### EXERCISE PROMPT
Return only this: the line with "Across point (1088, 716)" and all the lines that follow it below, through the final one, exactly as they are.

§

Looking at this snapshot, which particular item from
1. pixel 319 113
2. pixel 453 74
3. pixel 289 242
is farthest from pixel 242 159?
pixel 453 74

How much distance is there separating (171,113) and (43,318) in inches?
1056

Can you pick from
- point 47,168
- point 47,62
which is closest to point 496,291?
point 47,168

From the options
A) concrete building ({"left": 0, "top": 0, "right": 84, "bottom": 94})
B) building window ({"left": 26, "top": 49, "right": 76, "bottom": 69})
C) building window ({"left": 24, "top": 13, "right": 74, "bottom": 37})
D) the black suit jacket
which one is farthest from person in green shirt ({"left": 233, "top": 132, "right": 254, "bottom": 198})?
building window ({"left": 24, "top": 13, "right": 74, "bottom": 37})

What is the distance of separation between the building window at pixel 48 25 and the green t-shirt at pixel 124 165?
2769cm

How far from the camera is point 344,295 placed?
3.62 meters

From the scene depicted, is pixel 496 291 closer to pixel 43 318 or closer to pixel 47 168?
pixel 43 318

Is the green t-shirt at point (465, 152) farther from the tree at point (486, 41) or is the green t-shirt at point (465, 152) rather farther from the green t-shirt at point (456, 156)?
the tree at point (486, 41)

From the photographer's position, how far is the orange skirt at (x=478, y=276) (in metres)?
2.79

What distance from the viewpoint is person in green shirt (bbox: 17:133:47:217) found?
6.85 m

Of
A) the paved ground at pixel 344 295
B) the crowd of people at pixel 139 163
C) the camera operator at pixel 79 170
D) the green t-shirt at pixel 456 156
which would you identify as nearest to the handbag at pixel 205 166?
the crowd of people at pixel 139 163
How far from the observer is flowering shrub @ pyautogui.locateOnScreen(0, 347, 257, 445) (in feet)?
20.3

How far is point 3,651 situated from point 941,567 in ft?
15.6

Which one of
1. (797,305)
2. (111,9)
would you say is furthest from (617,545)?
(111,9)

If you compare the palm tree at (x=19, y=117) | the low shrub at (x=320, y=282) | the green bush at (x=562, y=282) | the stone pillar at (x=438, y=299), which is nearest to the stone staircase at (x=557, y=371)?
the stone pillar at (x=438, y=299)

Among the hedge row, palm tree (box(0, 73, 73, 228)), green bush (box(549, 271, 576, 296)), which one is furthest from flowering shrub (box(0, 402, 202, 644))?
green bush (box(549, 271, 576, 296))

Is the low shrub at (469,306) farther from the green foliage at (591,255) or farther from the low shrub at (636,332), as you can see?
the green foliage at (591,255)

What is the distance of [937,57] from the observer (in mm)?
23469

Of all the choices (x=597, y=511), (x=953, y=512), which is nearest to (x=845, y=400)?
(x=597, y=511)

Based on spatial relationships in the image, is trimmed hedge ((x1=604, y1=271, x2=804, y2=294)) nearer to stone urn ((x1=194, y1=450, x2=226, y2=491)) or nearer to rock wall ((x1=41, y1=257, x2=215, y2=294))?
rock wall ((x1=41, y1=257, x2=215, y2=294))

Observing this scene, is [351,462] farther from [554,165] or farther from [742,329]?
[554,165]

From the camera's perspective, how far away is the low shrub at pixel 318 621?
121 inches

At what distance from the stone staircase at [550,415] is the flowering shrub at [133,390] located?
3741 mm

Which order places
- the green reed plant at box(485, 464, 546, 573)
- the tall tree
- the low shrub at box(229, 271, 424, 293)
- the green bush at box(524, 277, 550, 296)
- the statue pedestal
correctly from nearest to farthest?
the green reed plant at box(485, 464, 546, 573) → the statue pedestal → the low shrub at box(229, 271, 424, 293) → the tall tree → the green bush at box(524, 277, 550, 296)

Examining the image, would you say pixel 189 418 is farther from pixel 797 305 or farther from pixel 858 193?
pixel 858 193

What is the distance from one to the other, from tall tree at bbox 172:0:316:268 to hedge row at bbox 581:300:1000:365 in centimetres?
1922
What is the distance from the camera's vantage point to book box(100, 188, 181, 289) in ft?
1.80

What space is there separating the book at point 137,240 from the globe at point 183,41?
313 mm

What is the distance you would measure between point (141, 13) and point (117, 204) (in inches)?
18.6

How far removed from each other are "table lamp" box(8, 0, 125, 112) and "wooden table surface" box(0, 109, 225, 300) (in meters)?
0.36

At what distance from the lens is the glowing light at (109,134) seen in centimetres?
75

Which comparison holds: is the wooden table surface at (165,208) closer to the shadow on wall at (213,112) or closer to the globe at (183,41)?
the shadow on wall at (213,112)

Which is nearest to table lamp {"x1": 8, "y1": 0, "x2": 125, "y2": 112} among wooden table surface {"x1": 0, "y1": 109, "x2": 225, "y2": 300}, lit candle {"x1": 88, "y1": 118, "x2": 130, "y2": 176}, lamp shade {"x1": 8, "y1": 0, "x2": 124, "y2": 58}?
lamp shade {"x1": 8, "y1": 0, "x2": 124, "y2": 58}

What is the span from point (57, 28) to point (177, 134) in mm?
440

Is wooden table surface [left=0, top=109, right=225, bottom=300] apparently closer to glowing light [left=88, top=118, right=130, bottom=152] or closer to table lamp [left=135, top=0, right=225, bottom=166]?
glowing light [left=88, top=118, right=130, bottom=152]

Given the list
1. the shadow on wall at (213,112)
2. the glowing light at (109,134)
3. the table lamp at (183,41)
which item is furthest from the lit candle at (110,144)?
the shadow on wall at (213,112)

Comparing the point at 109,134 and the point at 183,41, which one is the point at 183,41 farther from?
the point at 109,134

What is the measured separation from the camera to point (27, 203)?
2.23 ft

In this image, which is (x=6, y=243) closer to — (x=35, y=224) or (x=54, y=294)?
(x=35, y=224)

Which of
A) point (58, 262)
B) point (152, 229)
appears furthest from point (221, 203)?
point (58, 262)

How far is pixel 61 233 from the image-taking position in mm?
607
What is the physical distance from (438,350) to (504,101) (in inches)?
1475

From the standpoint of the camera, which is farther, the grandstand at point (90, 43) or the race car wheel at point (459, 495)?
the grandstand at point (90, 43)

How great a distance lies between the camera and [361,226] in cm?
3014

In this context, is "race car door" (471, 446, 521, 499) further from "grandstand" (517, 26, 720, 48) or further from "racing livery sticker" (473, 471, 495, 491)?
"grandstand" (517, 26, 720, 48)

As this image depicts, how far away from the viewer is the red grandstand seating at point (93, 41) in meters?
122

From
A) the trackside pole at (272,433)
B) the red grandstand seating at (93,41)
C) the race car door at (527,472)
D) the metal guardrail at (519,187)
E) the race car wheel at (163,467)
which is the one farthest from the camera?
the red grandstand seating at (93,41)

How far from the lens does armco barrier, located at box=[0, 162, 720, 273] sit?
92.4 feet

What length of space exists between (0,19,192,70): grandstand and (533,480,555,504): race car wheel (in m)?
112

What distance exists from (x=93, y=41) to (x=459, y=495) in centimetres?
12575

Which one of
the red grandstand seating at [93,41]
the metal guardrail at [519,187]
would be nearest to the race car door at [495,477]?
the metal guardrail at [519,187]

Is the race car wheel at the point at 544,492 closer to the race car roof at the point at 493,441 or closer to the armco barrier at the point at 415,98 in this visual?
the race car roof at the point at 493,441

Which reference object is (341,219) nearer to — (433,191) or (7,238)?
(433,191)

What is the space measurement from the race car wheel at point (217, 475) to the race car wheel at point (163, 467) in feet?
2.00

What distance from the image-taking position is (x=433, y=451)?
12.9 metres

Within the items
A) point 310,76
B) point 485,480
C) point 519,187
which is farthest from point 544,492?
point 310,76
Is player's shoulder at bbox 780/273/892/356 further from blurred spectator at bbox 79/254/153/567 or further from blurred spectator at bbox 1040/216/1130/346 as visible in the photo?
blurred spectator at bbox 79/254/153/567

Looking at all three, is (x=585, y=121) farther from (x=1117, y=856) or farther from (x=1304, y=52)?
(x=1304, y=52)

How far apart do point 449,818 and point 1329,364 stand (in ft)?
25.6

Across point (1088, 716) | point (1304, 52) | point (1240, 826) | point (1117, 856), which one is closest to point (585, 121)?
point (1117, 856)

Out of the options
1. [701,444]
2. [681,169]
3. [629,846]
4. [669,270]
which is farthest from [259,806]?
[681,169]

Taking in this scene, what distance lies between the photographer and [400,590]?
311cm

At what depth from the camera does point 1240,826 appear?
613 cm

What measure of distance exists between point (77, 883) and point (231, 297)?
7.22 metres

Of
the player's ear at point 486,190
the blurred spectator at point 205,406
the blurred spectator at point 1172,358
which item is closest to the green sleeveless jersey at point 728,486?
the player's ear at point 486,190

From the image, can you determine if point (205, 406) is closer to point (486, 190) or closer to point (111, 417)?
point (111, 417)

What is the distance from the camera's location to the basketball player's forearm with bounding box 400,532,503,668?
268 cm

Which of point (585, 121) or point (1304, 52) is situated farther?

§

### FINISHED TASK
Across point (1088, 716) | point (1304, 52) | point (1240, 826) | point (1117, 856), which one is closest to point (585, 121)?
point (1117, 856)

Out of the options
1. [701,444]
2. [681,169]
3. [629,846]
4. [669,270]
which is farthest from [259,806]?
[681,169]

Taking in this scene, what distance lies between the photographer and [400,590]?
311cm

At what depth from the camera does point 1240,826 appear?
613 cm

What measure of distance exists between point (77, 883) and point (231, 297)?
7.22 metres

Of
the player's ear at point 486,190
the blurred spectator at point 205,406
the blurred spectator at point 1172,358
which item is closest to the green sleeveless jersey at point 728,486?
the player's ear at point 486,190

From the image, can you determine if point (205, 406) is closer to point (486, 190) or closer to point (111, 417)?
point (111, 417)

What is the distance from the camera's location to the basketball player's forearm with bounding box 400,532,503,668?
268 cm

Which of point (585, 121) or point (1304, 52) is situated farther?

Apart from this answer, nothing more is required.